Kornet blocked a Williams three-point attempt, but Batum made one anyway to cut the Knick lead to two. One last gasp for Charlotte. They fouled Knox and he missed both free throws. Kemba came flying up the floor and had a runner ready that would have exceeded the grasp of lesser man. But Luke ain’t lesser: his presence forced Walker to brick. Game over. Comeback complete. And what a comeback! Their biggest since 1992.

Ima open my veins like Frankie Pentangeli and you can shoot this shit straight in ‘em.

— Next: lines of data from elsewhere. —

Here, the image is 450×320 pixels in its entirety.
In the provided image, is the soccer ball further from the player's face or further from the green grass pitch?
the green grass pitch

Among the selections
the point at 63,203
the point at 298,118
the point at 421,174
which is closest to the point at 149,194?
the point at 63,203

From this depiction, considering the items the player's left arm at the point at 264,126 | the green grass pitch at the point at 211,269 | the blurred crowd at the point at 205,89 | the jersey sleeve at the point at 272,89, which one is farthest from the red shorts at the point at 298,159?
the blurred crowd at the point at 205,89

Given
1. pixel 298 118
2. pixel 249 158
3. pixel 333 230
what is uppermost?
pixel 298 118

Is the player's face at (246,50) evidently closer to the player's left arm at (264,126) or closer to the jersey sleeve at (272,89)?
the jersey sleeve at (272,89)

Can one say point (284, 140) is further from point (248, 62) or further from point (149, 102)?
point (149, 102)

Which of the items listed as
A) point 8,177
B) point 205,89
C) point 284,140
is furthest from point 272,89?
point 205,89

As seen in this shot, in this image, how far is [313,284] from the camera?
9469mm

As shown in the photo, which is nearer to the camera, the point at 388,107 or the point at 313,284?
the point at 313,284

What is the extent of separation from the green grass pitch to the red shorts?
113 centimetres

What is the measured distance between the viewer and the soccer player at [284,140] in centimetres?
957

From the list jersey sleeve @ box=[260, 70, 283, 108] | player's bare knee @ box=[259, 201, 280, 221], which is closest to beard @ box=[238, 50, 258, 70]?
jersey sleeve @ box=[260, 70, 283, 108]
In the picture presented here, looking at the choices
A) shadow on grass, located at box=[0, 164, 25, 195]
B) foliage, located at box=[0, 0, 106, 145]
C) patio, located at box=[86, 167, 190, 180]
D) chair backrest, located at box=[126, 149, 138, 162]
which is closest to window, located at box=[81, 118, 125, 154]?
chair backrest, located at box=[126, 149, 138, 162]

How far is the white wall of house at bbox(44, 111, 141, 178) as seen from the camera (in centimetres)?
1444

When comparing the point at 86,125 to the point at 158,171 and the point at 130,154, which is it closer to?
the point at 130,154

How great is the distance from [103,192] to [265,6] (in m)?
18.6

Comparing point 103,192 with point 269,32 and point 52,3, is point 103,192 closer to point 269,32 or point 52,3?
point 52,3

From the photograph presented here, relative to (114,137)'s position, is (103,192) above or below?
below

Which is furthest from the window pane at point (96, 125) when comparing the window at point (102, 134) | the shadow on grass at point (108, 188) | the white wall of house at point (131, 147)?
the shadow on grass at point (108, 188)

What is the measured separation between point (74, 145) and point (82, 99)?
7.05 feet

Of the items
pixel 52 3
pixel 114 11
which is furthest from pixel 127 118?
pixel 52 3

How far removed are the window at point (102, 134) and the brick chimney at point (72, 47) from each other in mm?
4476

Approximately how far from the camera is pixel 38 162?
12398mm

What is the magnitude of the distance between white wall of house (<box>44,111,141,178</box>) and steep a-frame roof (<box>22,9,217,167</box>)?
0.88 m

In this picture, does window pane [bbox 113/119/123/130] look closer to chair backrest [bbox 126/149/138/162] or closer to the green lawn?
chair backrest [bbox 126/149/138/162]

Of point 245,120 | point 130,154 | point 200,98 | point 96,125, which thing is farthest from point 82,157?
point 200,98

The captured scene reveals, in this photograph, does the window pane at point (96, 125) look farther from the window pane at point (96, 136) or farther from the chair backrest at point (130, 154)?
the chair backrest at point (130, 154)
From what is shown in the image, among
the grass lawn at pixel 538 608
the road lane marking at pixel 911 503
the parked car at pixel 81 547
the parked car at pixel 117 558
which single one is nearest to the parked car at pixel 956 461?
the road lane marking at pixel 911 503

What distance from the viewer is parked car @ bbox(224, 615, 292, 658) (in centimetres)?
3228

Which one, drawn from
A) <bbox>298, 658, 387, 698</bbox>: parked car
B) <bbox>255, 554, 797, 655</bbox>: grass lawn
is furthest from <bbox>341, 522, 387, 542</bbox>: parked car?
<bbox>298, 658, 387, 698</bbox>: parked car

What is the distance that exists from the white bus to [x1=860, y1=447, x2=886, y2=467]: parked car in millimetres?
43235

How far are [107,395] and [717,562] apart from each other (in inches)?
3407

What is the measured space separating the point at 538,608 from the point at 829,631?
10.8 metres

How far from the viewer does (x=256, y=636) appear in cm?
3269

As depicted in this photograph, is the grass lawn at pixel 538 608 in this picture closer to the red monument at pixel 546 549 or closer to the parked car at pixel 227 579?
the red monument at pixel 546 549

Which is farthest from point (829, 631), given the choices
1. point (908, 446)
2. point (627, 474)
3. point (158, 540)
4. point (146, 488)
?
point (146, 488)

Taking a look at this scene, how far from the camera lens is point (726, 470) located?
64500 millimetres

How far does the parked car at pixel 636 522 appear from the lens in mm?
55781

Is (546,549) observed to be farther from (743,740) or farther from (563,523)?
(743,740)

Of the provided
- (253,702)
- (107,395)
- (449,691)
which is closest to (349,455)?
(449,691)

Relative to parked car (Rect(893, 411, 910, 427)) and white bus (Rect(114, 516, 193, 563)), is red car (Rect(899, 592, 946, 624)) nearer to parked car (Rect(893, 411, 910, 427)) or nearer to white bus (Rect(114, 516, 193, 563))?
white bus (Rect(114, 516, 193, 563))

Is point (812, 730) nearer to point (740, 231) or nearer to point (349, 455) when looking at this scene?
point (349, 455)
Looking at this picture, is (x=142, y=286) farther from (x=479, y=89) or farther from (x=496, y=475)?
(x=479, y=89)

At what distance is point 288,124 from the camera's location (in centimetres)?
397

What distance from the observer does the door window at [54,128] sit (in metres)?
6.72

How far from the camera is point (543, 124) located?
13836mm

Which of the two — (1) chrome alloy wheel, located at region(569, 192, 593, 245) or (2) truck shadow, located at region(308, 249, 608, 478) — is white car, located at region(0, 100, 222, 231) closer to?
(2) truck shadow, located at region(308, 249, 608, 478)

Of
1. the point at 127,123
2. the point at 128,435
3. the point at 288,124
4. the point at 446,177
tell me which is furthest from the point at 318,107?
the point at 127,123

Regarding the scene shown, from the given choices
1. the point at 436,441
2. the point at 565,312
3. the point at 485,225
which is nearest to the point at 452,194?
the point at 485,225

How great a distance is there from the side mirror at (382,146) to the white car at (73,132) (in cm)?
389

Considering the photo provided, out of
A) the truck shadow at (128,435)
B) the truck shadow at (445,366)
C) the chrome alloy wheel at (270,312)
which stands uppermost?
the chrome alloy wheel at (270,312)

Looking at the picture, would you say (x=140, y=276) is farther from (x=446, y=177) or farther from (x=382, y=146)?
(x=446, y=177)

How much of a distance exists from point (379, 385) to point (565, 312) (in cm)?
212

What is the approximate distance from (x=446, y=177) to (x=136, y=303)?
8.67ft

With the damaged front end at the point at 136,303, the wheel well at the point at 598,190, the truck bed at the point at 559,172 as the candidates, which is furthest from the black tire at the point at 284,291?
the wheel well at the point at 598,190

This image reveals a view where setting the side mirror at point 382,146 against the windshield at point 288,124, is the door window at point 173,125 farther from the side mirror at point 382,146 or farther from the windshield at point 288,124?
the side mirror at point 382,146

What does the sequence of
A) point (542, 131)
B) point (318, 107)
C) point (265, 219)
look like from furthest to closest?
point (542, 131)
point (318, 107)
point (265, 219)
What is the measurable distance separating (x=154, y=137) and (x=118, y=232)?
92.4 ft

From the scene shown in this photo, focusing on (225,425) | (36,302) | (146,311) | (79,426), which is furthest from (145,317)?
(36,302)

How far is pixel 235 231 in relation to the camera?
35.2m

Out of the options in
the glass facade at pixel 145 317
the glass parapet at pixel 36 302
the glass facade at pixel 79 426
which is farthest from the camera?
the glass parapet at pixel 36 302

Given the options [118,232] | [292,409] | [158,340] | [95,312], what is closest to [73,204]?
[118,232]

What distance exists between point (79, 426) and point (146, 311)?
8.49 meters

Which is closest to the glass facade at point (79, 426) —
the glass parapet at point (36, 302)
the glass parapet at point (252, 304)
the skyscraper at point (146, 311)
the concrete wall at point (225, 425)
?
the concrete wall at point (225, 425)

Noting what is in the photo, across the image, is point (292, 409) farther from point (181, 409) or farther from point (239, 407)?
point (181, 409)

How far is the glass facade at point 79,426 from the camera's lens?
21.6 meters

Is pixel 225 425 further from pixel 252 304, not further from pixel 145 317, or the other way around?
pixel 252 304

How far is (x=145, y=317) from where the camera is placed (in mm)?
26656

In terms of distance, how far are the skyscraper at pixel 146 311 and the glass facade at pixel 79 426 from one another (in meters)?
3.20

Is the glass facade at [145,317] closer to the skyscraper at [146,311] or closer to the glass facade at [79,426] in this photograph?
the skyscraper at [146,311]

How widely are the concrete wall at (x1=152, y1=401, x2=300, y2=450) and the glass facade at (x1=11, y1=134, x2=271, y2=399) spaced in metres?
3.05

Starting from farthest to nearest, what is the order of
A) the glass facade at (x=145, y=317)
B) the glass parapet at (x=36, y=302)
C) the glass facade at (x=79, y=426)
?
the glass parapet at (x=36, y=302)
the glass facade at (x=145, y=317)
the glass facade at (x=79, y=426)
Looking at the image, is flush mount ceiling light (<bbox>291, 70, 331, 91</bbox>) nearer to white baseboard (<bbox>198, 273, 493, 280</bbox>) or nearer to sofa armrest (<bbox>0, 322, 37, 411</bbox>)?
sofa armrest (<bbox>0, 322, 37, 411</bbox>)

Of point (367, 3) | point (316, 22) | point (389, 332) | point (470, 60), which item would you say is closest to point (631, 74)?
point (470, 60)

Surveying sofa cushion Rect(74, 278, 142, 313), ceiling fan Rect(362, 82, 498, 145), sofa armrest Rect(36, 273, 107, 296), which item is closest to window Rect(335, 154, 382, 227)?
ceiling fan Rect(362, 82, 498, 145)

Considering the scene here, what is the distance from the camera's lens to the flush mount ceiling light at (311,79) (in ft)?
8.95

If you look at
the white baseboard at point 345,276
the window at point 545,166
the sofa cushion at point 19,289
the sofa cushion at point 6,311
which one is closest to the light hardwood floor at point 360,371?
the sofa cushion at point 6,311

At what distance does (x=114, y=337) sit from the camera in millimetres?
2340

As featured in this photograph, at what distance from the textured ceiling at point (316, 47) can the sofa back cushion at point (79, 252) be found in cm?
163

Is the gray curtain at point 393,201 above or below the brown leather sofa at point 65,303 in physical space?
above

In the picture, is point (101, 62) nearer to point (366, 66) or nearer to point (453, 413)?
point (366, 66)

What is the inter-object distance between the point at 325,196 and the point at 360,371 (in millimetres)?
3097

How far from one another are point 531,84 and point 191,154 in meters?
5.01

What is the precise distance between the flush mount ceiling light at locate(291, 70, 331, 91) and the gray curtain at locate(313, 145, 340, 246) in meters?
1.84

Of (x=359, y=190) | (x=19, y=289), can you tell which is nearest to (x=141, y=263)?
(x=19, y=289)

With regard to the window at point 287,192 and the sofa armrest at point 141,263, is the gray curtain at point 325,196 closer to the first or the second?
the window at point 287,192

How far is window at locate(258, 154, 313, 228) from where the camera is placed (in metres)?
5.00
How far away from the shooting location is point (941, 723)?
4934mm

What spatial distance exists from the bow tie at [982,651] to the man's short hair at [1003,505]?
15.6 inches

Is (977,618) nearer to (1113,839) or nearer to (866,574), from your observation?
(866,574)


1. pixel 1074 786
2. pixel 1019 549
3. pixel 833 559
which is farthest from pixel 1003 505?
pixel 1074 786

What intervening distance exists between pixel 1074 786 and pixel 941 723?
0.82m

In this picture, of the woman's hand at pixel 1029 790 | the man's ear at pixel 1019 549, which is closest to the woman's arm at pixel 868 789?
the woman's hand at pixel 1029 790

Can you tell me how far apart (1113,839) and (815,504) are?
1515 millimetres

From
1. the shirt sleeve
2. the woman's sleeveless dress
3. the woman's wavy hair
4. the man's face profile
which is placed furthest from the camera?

  • Bill Pidto reported this was the first time all five Knick starters have scored in double figures. That’s not true. Is it?
  • Mudiay scored 29 of his career-best 34 after the half. I wonder if there’s a middle ground for Knick fans re: keeping him. Like, he’s pro’ly not gonna make this sort of thing a habit. Odds are he’ll pro’ly never be an All-Star. But when has he done enough for more fans to be cool with retaining a 22-year-old point guard on the upswing?
  • Ntilikina left with a sprained right ankle. If this game meant anything to history, the sheer human carnage would have made it legendary.
  • Fiz cracking on Kornet’s hops:
  • Watch what you say, Coach. Mom’s be out here lurking.
  • Jason Kidd was not a good shooter, but he was in big spots. Knox averages fewer than a block per 36, but I feel like his blocks are often big blocks, in spectacle and/or significance.
  • You ever work with someone who, whenever there’s a meeting with a specific goal in mind, is always asking questions that don’t address that goal, or want to take the talk into tangential, meaningless directions? That’s Hezonja on offense. When north/south ball movement is required, Mario is always there to swing it sideways. When ball movement is what’s needed to break down the D, he’s there for a pull-up.
  • Did Lee have tattoos removed? Did he have very small, faint tattoos added? Check out his arms next time you get a chance. Something’s going on there.
  • Charlotte honored Muggsy Bogues, an original Hornet, with a bobblehead.

Bogues is the shortest player in NBA history. A legit nuisance as a defender, he once averaged a hair under 11 assists per game with an assist-to-turnover ratio of better than five to one. Bogues is an indelible part of Charlotte’s NBA history. Why is he getting a bobblehead and not a jersey retired? Maybe because there’s some weird bad blood from the iconic owner toward the iconic player.

  • Do you know who led the first-year Hornets in win shares?

Quoth iamcarbonbased “Who is Jordan going to slap tonight?” I’d guess the four Charlotte guards: Kemba, Lamb, Monk, and Tony Parker combined to go 17 of 50 from the field, 7 of 25 from downtown and take just two free throws. The Knicks next chance to slap somebody is Sunday in Indiana. If revenge against one 1990s nemesis is good, revenge against a second would be doubleplus good. See y’all then.